Bank of America’s Hispanic/Latino Organization for Leadership and Advancement (HOLA) recently earned the distinction of top employee resource group (ERG) of the United States Hispanic Chamber of Commerce Employee Resource Group Corporate Challenge. It was named the winner during the chamber’s national convention and ERG summit in Salt Lake City in September.
Founded in 2010 as a way to highlight the value of corporate ERGs, the challenge recognized five finalists, this year including Hispanic ERGs from Google, Sprint, Ford Motor Company, and Southern California Edison. HOLA won the 2014 challenge by displaying key partnerships, nationwide grassroots efforts, and extensive networking opportunities.
An independent selection committee, which included Pedro A. Guerrero, CEO of Guerrero Howe and president of Hispanic Executive, selected the finalists and winner. To participate in the ERG challenge, chapters submitted a document outlining the group’s history, mission, size, structure, and impact. An emphasis on professional development, fundraising drives to target hunger in Hispanic communities, and work with bilingual schools were among the projects that made HOLA stand out to the committee.
A group of Bank of America employees founded HOLA in 2005, and it has since grown to 30 chapters across the nation (including a virtual chapter) and boasts more than 6,500 members ranging from recent hires to senior managers. This diversity within the organization allows members to network with colleagues who can help them plot their career opportunities at Bank of America. HOLA is open to all Bank of America employees.
Members are spread throughout different lines of business and locations across the United States, connected and supported by the ERG’s operating structure. At the enterprise level, HOLA is supported by two executive sponsors from the bank’s global diversity and inclusion council. The enterprise program management support team provides ERG guidelines, communication, infrastructure with SharePoint, and internal websites that promote the bank’s diversity and inclusion programs. It also ensures the ERG is focused on its areas of priority: workplace environment, community involvement, business strategy, professional development and recruiting. HOLA also has regional leaders and an executive steering committee who work with the ERG to create strategies and tactics at the national and local levels.

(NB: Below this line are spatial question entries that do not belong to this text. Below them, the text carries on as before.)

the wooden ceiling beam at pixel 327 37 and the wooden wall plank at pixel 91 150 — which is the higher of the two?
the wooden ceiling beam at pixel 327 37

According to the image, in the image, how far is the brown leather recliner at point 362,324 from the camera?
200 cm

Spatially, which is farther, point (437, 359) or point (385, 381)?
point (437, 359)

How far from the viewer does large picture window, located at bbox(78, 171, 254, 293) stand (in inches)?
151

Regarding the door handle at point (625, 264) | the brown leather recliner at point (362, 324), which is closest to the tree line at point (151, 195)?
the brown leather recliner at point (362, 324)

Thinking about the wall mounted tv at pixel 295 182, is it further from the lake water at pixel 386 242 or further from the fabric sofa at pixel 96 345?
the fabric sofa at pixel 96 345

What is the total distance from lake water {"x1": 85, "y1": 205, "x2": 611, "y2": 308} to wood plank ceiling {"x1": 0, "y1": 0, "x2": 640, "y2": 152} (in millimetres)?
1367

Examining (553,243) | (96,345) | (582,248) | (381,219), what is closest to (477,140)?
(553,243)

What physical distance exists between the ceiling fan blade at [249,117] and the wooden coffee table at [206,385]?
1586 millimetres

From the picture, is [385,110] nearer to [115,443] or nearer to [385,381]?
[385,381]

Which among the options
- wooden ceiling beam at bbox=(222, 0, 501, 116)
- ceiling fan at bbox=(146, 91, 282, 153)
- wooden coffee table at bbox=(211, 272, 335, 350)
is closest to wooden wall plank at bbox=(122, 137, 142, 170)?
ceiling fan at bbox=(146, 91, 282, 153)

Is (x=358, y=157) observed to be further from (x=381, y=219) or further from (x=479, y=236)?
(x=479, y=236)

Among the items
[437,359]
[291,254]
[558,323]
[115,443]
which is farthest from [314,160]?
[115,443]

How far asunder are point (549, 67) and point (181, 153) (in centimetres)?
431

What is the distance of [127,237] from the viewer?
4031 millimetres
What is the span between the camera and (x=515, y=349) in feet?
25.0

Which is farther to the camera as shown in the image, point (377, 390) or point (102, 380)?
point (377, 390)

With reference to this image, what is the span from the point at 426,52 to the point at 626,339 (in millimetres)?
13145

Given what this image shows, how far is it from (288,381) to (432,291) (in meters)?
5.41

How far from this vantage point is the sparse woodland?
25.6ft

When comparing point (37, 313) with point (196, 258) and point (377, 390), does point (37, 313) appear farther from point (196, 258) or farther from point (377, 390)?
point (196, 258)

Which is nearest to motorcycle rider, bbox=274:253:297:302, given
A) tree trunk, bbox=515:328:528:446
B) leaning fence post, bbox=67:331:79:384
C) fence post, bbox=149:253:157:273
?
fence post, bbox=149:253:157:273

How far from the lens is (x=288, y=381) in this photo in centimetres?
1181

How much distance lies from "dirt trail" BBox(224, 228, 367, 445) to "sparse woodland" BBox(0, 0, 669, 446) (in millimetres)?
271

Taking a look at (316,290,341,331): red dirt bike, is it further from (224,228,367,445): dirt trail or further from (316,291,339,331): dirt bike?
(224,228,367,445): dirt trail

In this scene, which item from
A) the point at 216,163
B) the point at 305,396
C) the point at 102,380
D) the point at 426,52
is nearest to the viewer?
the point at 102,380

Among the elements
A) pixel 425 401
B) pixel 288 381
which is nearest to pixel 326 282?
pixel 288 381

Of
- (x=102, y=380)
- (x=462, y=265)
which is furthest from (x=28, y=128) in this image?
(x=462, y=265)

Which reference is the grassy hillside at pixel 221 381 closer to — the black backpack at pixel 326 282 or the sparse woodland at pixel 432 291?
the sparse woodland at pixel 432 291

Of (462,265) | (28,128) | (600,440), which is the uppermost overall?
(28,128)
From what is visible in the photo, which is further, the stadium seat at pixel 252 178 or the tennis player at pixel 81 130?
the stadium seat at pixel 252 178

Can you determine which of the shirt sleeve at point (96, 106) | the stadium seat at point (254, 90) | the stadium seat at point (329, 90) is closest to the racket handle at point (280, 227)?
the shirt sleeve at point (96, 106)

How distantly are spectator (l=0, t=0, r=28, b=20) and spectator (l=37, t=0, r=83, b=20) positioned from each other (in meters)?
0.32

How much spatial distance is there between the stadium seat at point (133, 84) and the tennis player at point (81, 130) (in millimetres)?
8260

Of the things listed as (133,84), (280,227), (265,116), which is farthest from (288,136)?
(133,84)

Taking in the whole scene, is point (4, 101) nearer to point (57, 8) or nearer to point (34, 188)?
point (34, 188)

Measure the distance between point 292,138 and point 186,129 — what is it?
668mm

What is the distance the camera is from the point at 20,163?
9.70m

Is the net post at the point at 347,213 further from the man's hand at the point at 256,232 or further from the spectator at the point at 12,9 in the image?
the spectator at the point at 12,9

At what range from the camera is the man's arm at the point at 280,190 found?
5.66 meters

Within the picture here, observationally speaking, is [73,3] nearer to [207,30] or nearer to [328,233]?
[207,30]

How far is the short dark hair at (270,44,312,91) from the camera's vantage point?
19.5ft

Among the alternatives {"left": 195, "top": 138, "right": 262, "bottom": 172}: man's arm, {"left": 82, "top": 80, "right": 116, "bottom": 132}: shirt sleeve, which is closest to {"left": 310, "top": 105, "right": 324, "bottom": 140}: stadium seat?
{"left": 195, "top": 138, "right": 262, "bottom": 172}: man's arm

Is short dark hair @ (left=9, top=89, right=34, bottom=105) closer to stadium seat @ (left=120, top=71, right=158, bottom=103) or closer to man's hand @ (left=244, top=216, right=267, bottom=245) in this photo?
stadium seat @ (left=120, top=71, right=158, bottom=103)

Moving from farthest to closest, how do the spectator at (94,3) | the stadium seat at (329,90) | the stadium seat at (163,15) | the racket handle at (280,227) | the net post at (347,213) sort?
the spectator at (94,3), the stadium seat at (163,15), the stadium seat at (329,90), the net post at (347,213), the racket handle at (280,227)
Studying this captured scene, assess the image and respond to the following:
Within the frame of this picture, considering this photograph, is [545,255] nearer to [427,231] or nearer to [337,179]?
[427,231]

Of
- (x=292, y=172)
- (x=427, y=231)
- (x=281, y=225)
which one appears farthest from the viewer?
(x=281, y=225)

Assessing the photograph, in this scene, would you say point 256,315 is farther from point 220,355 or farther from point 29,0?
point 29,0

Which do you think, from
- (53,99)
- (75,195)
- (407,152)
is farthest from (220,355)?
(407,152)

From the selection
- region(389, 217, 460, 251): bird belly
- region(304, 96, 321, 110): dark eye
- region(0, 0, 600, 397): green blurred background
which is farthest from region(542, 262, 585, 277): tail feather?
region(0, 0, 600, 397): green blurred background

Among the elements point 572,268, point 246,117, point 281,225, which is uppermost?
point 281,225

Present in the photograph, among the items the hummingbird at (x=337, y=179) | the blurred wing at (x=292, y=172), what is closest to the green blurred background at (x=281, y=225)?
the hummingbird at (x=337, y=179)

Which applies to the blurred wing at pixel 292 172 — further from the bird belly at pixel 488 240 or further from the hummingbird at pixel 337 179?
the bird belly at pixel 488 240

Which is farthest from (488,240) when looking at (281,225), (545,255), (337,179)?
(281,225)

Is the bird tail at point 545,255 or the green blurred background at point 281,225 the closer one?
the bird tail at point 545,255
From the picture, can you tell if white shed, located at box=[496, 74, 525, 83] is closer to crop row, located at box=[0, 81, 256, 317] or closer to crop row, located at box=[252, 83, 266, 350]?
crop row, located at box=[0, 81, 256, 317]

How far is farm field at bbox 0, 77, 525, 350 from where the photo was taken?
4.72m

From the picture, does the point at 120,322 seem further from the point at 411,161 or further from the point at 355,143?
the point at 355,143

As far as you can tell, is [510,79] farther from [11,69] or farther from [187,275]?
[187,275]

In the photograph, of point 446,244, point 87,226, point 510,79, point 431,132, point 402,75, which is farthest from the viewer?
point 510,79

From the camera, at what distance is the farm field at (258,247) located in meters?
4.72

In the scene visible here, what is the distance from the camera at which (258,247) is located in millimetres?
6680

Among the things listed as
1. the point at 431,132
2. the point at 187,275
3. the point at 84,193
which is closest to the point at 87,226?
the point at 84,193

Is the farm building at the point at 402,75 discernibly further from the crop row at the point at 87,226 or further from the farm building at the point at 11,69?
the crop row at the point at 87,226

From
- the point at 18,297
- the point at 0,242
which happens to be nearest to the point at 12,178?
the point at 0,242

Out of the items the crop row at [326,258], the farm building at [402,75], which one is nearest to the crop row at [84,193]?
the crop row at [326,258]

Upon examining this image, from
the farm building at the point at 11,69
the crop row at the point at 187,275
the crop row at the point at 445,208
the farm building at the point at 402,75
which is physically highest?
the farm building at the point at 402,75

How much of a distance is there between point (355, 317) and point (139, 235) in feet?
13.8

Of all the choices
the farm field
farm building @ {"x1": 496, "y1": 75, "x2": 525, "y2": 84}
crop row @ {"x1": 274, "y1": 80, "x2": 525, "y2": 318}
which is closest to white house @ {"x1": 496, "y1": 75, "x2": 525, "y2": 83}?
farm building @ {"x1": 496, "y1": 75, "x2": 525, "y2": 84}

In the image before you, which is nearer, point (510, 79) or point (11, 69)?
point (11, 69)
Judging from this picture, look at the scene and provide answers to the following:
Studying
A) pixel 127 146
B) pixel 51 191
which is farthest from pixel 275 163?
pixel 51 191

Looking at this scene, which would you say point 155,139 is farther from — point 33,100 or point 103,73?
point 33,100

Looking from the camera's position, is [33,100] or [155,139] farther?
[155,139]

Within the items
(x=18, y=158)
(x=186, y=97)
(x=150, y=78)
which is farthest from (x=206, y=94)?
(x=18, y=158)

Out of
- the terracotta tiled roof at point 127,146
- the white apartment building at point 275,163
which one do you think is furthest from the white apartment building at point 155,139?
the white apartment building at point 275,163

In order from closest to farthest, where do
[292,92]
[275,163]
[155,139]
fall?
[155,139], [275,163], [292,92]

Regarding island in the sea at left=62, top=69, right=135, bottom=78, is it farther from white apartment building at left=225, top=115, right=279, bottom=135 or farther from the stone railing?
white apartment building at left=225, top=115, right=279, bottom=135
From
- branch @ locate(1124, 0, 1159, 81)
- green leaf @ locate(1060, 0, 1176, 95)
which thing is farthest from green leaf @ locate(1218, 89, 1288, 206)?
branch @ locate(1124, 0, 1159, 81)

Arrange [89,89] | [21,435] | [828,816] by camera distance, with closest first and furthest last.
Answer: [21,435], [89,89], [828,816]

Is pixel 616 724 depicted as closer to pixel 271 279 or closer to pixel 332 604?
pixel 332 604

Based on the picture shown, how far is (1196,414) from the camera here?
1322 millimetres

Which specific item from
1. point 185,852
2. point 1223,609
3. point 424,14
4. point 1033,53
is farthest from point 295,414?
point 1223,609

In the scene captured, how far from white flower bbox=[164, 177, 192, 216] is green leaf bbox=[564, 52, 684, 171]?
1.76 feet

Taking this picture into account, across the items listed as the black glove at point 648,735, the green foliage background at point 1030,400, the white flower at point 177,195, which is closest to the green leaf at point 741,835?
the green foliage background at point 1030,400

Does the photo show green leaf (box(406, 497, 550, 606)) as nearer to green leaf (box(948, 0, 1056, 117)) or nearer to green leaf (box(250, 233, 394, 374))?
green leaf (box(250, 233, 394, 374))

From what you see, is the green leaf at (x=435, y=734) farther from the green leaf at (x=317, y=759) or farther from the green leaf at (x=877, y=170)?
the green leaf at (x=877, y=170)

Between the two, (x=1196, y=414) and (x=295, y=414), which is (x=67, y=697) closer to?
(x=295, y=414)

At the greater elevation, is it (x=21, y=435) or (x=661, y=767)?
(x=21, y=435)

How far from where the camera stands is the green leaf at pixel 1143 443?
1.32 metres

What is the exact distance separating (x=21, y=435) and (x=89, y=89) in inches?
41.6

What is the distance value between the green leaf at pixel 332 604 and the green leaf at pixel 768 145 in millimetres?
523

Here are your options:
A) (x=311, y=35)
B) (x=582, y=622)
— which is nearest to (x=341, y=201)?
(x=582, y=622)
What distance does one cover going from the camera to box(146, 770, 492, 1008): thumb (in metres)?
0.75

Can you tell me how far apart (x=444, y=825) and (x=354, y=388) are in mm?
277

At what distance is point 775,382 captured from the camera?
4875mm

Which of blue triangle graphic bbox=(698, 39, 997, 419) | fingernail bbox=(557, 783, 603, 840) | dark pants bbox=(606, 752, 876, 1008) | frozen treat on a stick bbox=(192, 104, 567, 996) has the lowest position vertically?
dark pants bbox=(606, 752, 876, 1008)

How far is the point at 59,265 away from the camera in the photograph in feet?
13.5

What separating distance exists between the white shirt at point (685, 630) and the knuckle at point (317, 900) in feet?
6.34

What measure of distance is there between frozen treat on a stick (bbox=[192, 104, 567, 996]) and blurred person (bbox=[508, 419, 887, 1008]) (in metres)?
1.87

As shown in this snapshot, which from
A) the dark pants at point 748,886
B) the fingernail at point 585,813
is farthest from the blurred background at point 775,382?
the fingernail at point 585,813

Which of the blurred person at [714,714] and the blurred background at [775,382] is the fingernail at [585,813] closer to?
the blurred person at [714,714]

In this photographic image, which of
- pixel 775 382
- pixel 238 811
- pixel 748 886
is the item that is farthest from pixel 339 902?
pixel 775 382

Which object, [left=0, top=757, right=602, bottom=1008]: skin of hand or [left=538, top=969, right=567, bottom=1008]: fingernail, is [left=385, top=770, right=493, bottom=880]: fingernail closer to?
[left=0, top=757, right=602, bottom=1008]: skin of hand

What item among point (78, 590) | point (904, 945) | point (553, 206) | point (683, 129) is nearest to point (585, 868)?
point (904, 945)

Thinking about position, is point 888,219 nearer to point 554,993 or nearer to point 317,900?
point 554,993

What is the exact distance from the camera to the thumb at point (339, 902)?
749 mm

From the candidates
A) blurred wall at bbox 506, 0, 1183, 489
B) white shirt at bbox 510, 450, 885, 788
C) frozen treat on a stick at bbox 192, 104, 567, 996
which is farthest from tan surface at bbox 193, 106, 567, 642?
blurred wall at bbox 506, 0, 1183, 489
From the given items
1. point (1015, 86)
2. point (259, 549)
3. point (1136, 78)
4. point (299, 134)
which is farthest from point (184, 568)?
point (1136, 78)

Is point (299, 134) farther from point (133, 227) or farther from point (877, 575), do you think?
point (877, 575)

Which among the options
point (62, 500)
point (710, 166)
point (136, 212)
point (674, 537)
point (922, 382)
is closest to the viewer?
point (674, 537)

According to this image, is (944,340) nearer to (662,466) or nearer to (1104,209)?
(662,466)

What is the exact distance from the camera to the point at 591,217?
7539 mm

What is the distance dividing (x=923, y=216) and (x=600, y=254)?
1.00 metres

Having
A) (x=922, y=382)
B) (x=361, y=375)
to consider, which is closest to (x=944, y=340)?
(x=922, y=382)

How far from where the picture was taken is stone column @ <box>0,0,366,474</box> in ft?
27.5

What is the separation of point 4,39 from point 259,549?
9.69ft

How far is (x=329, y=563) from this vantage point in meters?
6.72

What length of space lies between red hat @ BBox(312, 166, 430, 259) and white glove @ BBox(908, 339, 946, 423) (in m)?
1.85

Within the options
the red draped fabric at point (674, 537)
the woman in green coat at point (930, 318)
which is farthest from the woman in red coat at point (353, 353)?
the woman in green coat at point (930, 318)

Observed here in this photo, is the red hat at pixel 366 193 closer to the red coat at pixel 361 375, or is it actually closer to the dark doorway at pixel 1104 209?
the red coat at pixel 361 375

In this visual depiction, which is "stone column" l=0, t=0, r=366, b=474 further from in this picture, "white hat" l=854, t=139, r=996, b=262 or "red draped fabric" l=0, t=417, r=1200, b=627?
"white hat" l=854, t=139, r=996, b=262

HE sat down with Silvina Salazar, consumer operations executive and HOLA enterprise leader at Bank of America, to talk about the significance of the win for the bank and the ERG.
What set the Bank of America ERG apart in the competition?
SS: Motivation. Our members are engaged and want to make a difference. Their actions, commitment, and leadership set us apart.
What does it mean for your group to win this award?
SS: It’s an amazing accomplishment, and the recognition is a testament to all of the great work our HOLA chapter members do on a daily basis to support Bank of America. It has been a journey of almost 10 years, and getting external recognition helps drive the importance of ERGs in corporate America, which, in turn, we hope will inspire others.
Describe some of the major projects or events the ERG hosted in 2014 that impacted the community. Are any of them annual events?
SS: One of our core priorities is to help our Hispanic communities, many of which have been particularly hard-hit by hunger. This year, we partnered with Feeding America.We created the Feeding America Food Bank Challenge with all of our chapters competing to see who could donate the most volunteer hours at local food banks. They completed more than 1,700 hours of volunteer service, and four of the top chapters raised $5,000 for their local food bank.
We are making a big impact with Habitat for Humanity to build homes in Hispanic communities and partnering with Junior Achievement to donate books in Spanish to bilingual schools. We also organize back-to-school drives in Hispanic communities such as Las Vegas, where last year we collected more than 21,000 items for students, like backpacks, markers, pens, and calculators.
What does the ERG’s internal impact look like at Bank of America?
SS: Another priority of ours is to help our members connect with colleagues who have similar backgrounds and interests, so they can grow in their careers at Bank of America. During Hispanic Heritage Month, there were 50 HOLA chapter events attended by hundreds of HOLA members and nonmembers. At the national level, HOLA kicked off the celebration by offering a webinar that focused on the behaviors that contribute to executive presence, the missing link between merit and success, and how to seek out and leverage sponsors.
What are some of HOLA’s upcoming initiatives?
SS: HOLA, like many of the bank’s ERGs, has a strong emphasis on professional development. This year we formed an alliance with the bank’s new Hispanic/Latino leadership council, which provides HOLA members with more opportunities to engage with senior executives throughout the company. We will continue to build on that alliance in 2015. We have also launched a mentoring program for new chapter leaders to help them leverage the experience and lessons learned from other leaders and succeed in their new role. HOLA members also play a big role in helping recruit talented Hispanic candidates, and we are looking forward to playing an even larger role in 2015 through our partnerships with ALPFA and the National Society of Hispanic MBAs.